The gardener went out into the kitchen, filled his pipe, took the matches from the chimney-piece, and went out, telling himself that this were the rummest start he knew, and wondering what master would say if he came back and found Mr Saul ill there.

Meanwhile George Harrington sat in the dining-room thinking over the problem he had set himself to solve, till he felt perfectly convinced that Saul had, for some reason, had an encounter with the dog, been severely bitten, and had then nearly killed his assailant, leaving him for dead.

He was just hard at work, trying whether it was possible to connect this with his enemy’s disappearance, when he became aware of the fact that after nodding very peacefully, as if bowing to the counterfeit resemblance of his old friend on the wall, the lawyer suddenly sat up with a jerk.

“I beg your pardon, sir,” he said confusedly; “I am not used to this sort of thing.”

“Then lie down on the sofa and have a nap, sir,” said the young man quietly.

“No, I am not going to give in; but do you know, Mr Blank, I think a cigar and a good glass of toddy would be pleasant, soothing, stimulating and everything good one could say of it.”

“Yes, it would be pleasant,” said George Harrington smiling.

“Then I shall take the liberty, as executor, and poor old James Harrington’s friend, of helping myself.”

“Easier to propose than to perform,” said the old lawyer, after an examination. “Sideboard, cupboards, cellarettes and sarcophagus all locked up. Can’t rouse the ladies; it would be brutal. But I tell you what; I know. Come with me.”

He led the way into the hall, lit a candle, and, leaving it on the slab, went softly into the study, followed by George.

“Still asleep?” he whispered.

“Yes, and calmer,” was the reply.

“Look here, Lawrence, I’ve been thinking that a glass of toddy and one of the old Partagas apiece would be good medicine, eh?

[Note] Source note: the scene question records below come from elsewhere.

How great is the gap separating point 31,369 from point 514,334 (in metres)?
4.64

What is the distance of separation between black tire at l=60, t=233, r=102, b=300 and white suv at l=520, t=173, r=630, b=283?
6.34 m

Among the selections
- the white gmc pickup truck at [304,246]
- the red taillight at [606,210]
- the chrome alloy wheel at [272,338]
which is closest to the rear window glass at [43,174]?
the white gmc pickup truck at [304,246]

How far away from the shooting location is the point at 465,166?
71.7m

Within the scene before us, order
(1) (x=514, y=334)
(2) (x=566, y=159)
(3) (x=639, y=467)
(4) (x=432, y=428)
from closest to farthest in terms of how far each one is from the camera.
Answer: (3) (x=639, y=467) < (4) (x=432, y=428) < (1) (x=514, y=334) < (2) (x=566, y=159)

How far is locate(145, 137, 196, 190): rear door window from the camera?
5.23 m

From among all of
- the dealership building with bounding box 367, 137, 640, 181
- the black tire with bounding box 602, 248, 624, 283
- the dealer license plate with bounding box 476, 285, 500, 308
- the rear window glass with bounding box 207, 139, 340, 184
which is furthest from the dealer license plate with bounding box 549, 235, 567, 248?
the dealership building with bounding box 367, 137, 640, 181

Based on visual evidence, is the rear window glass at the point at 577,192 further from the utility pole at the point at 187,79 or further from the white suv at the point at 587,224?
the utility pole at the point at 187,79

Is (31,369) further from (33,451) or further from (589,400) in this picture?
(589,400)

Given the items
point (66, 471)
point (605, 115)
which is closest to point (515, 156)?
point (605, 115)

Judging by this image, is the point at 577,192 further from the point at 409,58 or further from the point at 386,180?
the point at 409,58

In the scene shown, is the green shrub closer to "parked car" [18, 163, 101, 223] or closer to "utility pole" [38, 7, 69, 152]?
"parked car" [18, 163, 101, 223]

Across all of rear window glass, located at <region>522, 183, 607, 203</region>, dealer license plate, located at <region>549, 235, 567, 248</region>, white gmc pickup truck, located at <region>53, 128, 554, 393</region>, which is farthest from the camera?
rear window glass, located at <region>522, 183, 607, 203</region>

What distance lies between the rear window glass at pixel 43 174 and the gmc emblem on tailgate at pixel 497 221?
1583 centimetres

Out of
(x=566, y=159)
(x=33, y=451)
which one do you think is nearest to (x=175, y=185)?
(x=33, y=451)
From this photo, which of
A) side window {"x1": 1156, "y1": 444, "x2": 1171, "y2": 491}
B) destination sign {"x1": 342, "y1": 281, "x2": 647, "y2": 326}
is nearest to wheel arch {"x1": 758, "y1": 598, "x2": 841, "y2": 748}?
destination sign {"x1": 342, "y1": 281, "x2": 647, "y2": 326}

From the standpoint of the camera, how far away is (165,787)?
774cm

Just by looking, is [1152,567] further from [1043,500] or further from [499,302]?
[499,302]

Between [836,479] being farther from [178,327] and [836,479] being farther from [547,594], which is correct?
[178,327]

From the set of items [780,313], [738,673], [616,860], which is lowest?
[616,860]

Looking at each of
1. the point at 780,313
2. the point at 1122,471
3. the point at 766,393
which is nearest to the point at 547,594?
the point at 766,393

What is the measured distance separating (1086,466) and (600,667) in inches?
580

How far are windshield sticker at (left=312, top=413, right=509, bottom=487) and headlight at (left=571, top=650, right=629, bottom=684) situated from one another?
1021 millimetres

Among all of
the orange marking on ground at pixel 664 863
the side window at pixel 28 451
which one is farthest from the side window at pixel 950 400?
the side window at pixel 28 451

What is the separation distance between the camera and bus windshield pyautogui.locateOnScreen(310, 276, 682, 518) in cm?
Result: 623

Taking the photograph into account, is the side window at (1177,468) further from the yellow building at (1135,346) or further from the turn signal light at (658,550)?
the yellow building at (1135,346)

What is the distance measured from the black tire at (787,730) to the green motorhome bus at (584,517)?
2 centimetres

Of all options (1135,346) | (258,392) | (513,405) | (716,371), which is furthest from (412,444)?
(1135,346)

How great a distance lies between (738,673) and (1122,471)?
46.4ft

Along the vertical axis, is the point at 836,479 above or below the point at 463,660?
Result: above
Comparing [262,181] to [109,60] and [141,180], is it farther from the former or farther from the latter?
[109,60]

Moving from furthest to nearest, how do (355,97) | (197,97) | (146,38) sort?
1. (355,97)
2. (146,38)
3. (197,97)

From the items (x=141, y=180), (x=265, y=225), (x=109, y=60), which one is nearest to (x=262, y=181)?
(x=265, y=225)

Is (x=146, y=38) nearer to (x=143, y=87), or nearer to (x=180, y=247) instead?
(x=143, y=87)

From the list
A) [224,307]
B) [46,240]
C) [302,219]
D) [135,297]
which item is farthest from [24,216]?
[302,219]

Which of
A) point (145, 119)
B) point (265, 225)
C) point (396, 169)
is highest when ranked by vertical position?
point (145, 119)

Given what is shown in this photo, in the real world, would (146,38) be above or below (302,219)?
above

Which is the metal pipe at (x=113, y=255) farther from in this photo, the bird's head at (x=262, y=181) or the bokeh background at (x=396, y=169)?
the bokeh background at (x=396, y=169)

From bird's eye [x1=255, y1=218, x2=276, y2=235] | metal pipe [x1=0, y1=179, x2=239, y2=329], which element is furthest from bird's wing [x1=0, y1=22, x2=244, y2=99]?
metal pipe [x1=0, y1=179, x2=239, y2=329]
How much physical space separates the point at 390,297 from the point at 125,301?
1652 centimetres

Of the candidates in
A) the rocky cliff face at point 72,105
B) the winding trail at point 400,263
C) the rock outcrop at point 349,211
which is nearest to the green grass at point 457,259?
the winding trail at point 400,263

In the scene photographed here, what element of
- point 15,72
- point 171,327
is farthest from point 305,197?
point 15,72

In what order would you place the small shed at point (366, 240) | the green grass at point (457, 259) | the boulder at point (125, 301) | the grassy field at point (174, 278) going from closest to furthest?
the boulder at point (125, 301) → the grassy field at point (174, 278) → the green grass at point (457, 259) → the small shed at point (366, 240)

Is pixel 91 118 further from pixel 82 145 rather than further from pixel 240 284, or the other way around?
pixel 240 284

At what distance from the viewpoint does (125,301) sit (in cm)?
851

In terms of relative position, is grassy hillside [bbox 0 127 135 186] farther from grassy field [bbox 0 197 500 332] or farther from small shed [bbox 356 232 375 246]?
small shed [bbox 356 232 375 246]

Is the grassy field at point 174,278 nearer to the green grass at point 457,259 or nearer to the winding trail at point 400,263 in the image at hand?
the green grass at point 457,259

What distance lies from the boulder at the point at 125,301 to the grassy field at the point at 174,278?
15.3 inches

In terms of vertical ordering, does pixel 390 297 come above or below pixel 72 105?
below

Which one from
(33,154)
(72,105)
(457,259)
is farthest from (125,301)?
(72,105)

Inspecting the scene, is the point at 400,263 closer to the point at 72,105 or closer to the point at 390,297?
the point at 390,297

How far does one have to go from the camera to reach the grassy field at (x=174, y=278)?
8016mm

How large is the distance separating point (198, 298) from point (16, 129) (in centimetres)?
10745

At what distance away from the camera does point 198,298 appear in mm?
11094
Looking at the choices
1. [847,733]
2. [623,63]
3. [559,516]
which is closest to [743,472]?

Excusable under the circumstances?”

“My dear Hampton, you ought to have been a physician,” said the doctor smiling.

“There, Mr Blank,” whispered the old lawyer, rubbing his hands; “indorsed by the faculty. Here are the cigars,” he said, opening the cabinet and taking out a box; “and here is a spirit-stand, but it is empty, I know; but I thought of going to the cellar and getting a bottle of that old Cognac from the far bin. Would you mind letting me reach to that drawer? Bless my heart, I seem to be quite at home in the old place.”

He opened the drawer, took out the cellar keys softly, nodded to the doctor, and, followed by George Harrington, went out, closed the door carefully, and then descended the passage and the few steps leading to the cellar door.

“Now, I do not hold, Mr Blank,” said the old man, pausing, candle in one hand, keys in the other, before the door, “that you are the rightful heir here; but I do say this, that the real Simon Pure will own as fine a cellar of wine as any man in the country.”

“Many a good bottle of which, my dear sir, I hope we shall discuss.”

“Ah, that remains to be proved. Would you mind holding the candle? Thanks. Look like burglars or debauchees, opening cellars at this time of the night; but my poor old friend had some very choice Cognac. Come along. Now, the other door. Hold up the light. Bin number twenty-four. Bless my soul, what’s that?”

A long, low, dismal howl close behind them nearly made the lawyer drop the long-necked bottle.

“That dog escaped?” cried George Harrington excitedly; and as there was a panting noise, he caught at the collar of the dimly-seen dog as it came by him; but instead of struggling, the great beast rose upon its hind legs, planted its paws upon his breast, threw up its head again, and uttered its dismal howl.

“The gardener must have let him out,” said George quickly.

“And Saul Harrington must be dead,” said the old lawyer, in a solemn whisper, which seemed to run along the roof of the gloomy, crypt-like place.